How is the work on uda going? Btw the idea with switching the tokenisation is good one. Sentencepice has this implemented it is called subword tokenisation. It might be worth trying it out.

bfarzin · June 6, 2019, 5:10pm

It is close! I am curious what the others are doing. I hope I can learn from them after the competition is over!

UDA is going slowly. Getting a Transformer to work (and understand seq2seq with that) was harder than I thought it would be. I am just at the point where I might have something that goes one-way well enough to try out for augmentation.

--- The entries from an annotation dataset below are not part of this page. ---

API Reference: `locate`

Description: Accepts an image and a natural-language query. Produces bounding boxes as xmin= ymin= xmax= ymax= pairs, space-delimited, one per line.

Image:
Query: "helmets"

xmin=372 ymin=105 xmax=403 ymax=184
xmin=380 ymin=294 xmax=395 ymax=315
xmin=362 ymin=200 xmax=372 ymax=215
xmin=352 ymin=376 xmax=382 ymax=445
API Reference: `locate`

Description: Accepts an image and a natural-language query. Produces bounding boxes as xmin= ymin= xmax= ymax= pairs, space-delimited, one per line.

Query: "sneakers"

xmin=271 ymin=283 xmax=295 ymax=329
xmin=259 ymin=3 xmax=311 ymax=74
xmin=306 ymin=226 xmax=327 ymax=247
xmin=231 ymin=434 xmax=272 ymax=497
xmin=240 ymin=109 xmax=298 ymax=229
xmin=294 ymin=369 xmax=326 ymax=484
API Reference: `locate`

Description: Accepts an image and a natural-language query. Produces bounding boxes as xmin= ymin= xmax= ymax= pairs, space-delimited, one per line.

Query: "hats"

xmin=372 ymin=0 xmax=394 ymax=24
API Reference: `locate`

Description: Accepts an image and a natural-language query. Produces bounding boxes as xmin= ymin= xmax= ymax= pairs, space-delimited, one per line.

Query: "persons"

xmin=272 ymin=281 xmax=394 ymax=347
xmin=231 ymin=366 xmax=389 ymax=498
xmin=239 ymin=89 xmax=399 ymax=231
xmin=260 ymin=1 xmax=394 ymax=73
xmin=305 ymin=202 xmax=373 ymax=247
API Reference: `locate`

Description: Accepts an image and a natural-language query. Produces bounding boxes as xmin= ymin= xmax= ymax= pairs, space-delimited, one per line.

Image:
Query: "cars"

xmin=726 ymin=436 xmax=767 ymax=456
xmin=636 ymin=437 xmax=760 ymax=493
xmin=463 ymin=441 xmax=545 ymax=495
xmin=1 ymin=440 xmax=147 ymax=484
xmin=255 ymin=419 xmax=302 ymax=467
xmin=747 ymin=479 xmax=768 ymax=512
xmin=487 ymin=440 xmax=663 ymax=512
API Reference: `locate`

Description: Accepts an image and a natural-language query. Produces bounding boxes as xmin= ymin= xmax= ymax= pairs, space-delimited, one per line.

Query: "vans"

Meanwhile, I have been trying to get my code cleaned up so I could write up my results quickly if I do come in first. In that process, I realized that all my results so far are with a single training epoch of my LM. I did that so that I could see what effect the random seeds would have on the classifier. But that is likely far from optimal.

Current plan is to run:

Many epochs for the LM training (25 seems to plateau on my tests in the past)
Then re-run the 200 models for the ensemble.
Also re-run for backwards tokens (just reverse the order for both the LM and then for the Classifier
And, also, run with different tokenizations.

In code-ish format

for tok_model in [unigram,bpe]:
    for backwards in [True,False]:
        build_tok(tok_model,backwards)
        for LM_seed in [0,1]:
            train_lm(LM_seed)
            for class_seed in range(100):
                fit_clas(class_seed)

That is going to be a lot of models! but should give the best shot at a good averaging of outputs. My prior expectation is that we get the biggest boost from the better LM, but maybe the forward/backward tokenization will help more. I will find out soon enough!

[UPDATE]
I got a forward and backward model. Backward model seems quite a bit worse than forward model, so unsure if combining them will be worth it.

I did two things are the same time, and will need to do an ablation study to understand the impact of them independently. @piotr.czapla you might be interested in this:

Select on best F1 (that is the metric for the compeition) rather than Accuracy during the training loop using the SaveModelCallback
Rather than average all the models, pick the top quartile of models in the validation set. That is, use the information coming from the various random seeds to get the model that will most likely perform near the top end of the distribution. My thought is that this has the most effect, but I have not been able to test that yet. Here is a graph showing that. I am taking the models to the right of the solid line and then using that for my ensemble:

jeremy · June 6, 2019, 5:21pm

There’s a backwards param that will do this for you for both the LM and classifier BTW.